- OBJECTIVE
Can you duplicate, word for word, everything in the records from the line containing "How widely separated" down to the line containing "282, 112, 311)?", both of those lines included, and nothing else?

- EXERCISE MATERIAL
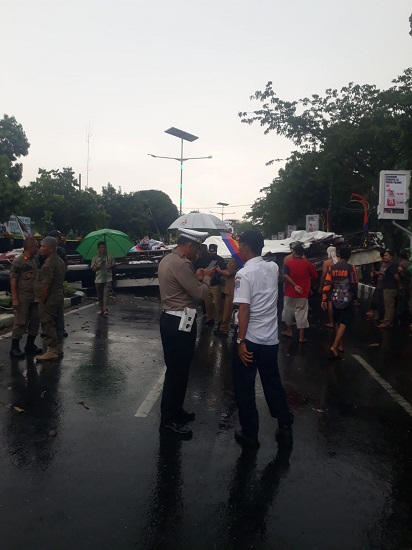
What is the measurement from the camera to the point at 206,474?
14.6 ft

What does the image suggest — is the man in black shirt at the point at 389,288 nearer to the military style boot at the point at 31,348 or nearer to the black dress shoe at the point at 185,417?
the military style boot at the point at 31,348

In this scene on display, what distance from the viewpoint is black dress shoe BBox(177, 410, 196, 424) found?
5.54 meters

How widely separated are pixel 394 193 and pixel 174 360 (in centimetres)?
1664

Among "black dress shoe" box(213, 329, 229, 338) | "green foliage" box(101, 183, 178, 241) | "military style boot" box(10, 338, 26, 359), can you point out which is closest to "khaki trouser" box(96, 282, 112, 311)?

...

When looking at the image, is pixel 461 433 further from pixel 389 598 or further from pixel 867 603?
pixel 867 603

- RESULT BELOW
How widely separated are pixel 394 193 and pixel 174 360 (in centimetres)?
1664

Among "black dress shoe" box(213, 329, 229, 338) | "green foliage" box(101, 183, 178, 241) | "military style boot" box(10, 338, 26, 359), can you point out which is closest to "khaki trouser" box(96, 282, 112, 311)?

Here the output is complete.